Entries taken from a collection >>
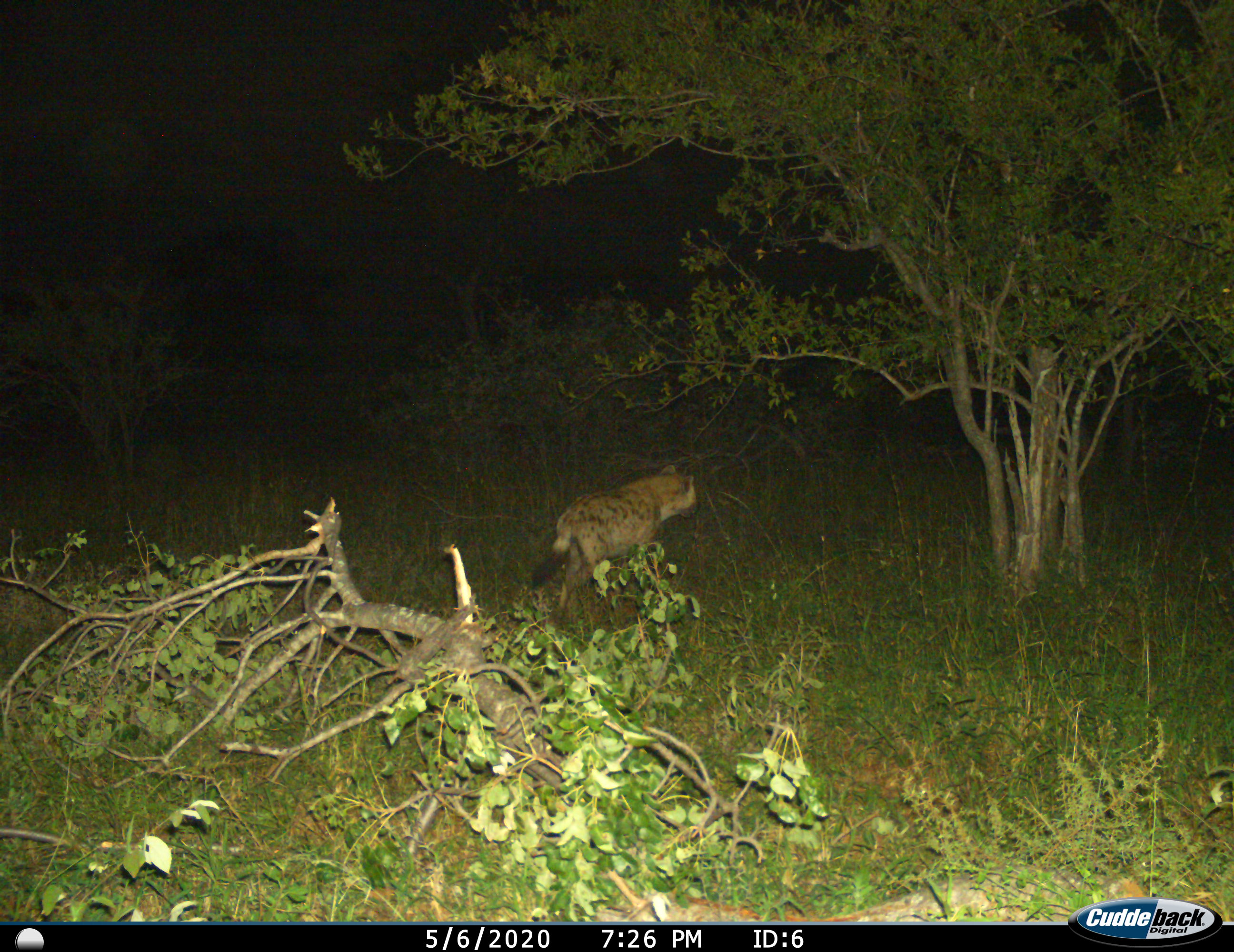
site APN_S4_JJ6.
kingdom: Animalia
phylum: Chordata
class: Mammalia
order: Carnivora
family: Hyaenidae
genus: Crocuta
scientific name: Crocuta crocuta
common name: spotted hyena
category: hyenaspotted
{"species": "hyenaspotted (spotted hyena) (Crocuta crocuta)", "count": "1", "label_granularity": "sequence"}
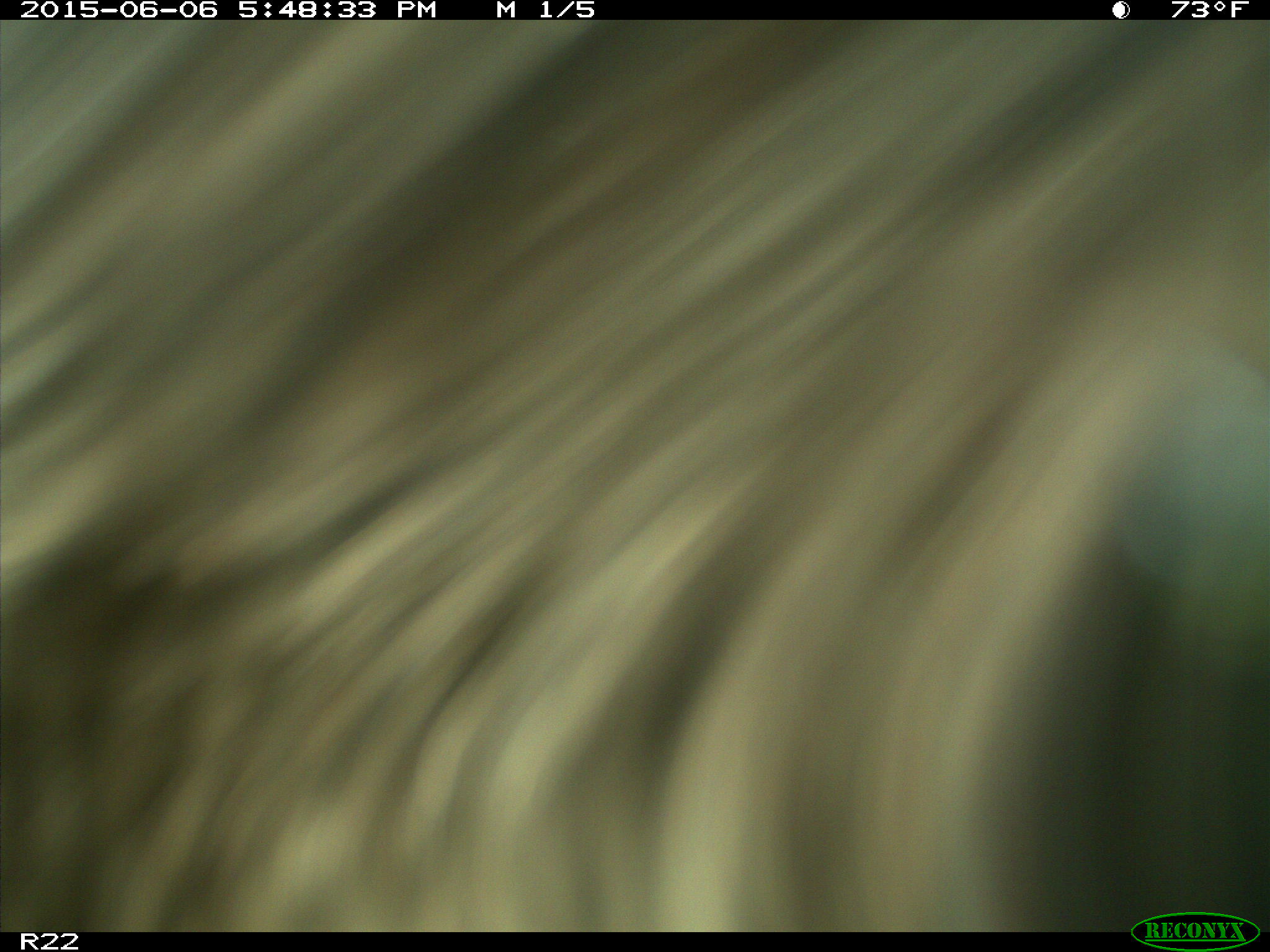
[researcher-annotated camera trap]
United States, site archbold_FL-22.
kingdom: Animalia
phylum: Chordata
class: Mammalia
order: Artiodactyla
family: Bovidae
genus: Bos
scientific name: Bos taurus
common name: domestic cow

Task details >> Pull from the data each line where the string "site" turns up.

Exercise result >>
site APN_S4_JJ6.
United States, site archbold_FL-22.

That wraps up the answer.